• **Problem**:
Would you restate the entries below word for word, leaving out the images?

• **Task input**:
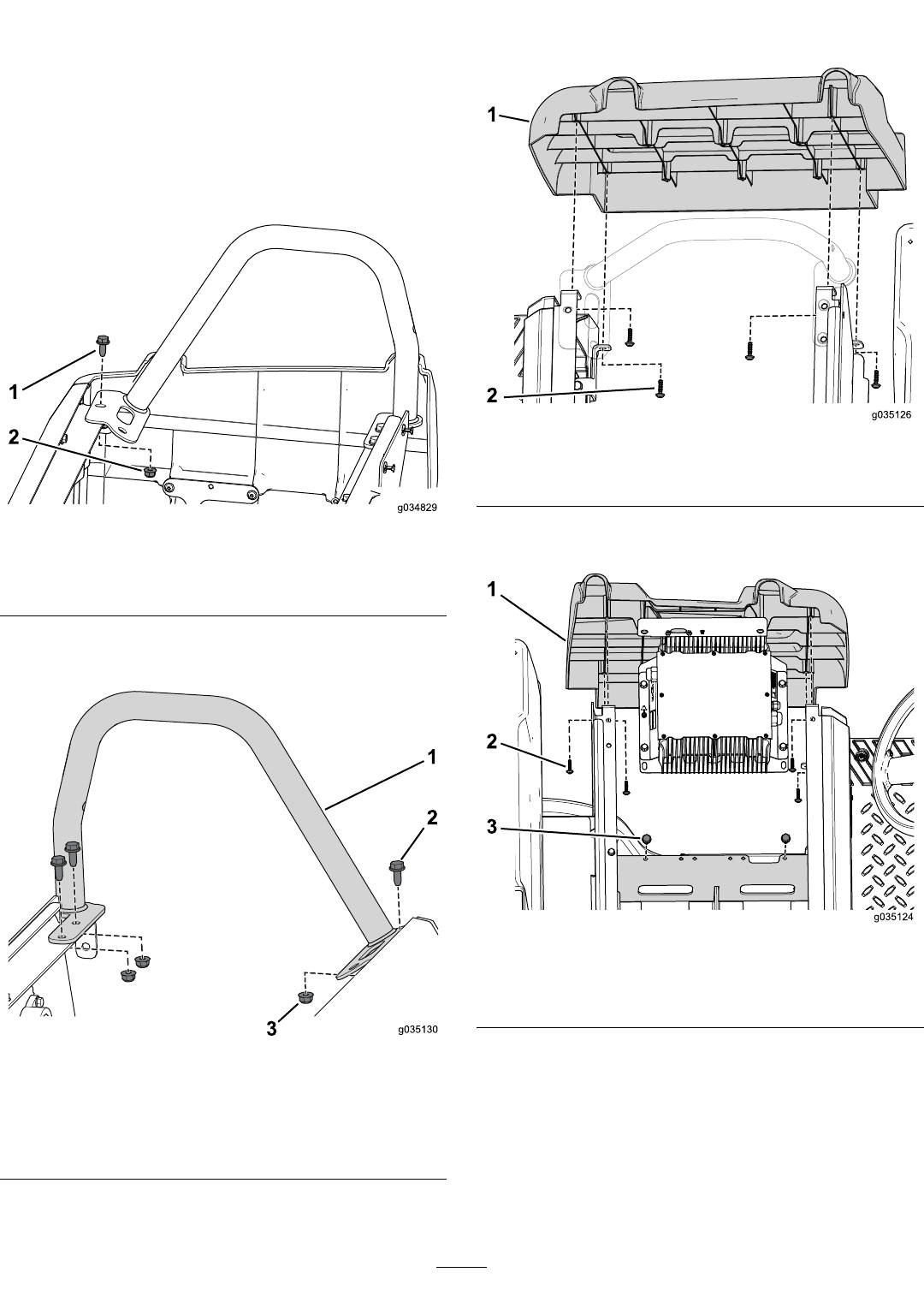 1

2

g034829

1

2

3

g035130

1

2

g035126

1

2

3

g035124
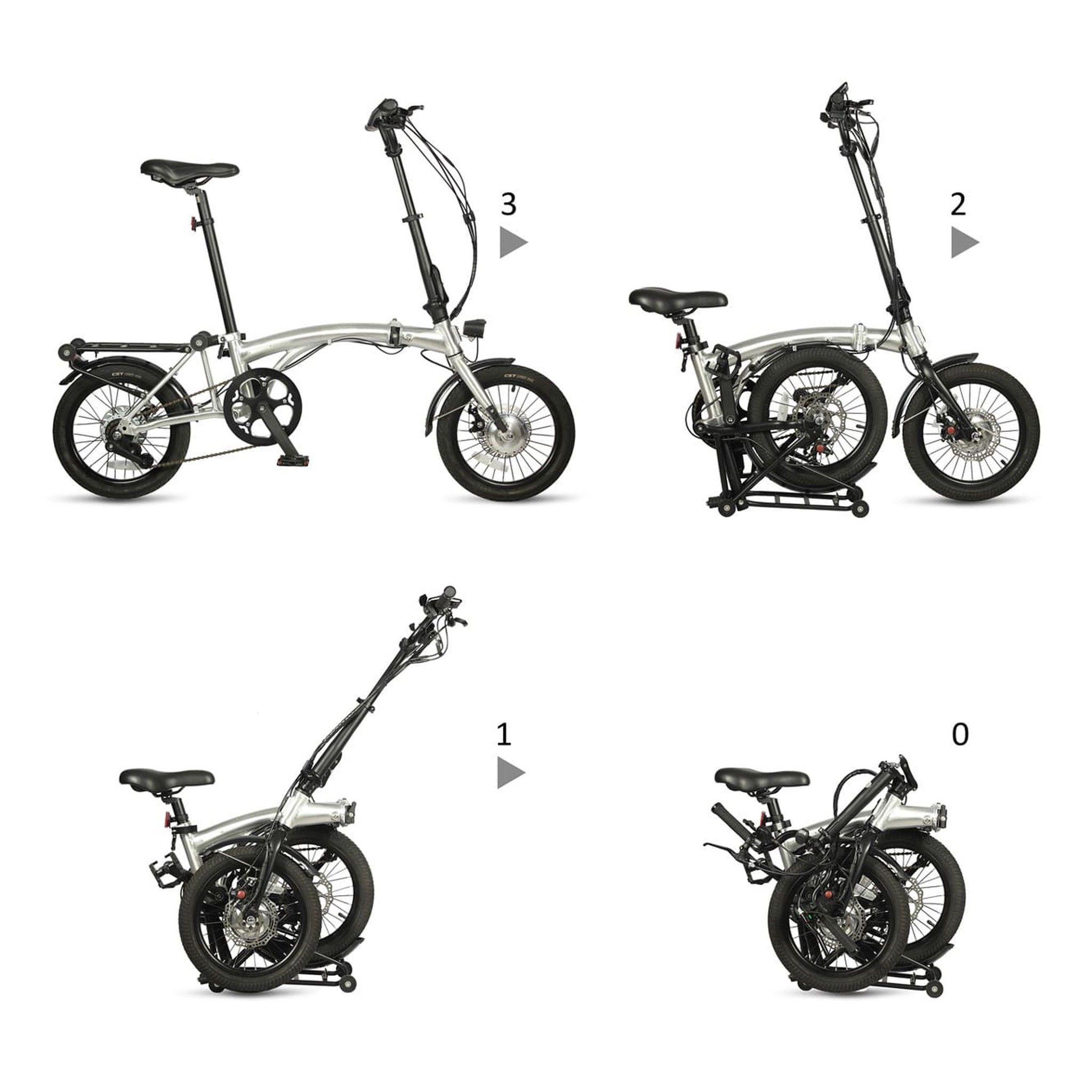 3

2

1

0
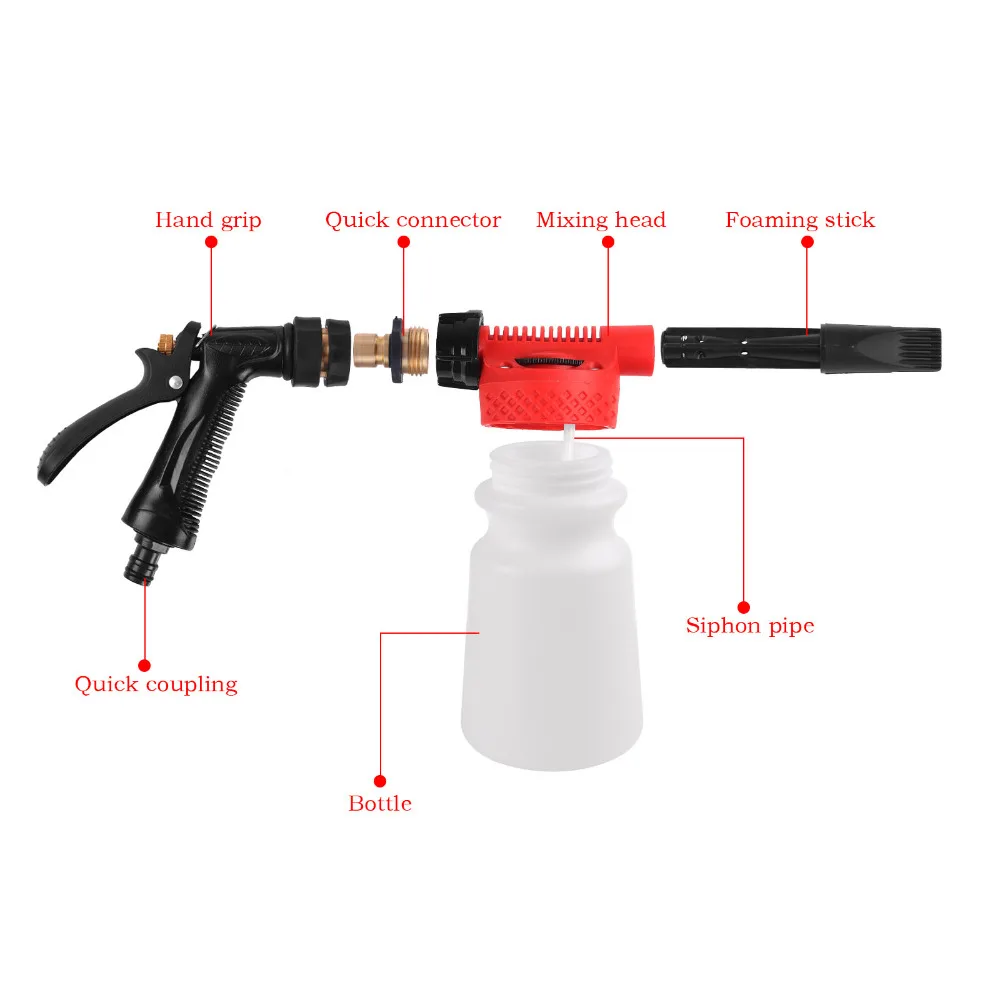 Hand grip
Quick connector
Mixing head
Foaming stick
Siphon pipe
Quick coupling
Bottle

• **Your solution**:
 1

2

g034829

1

2

3

g035130

1

2

g035126

1

2

3

g035124
 3

2

1

0
 Hand grip
Quick connector
Mixing head
Foaming stick
Siphon pipe
Quick coupling
Bottle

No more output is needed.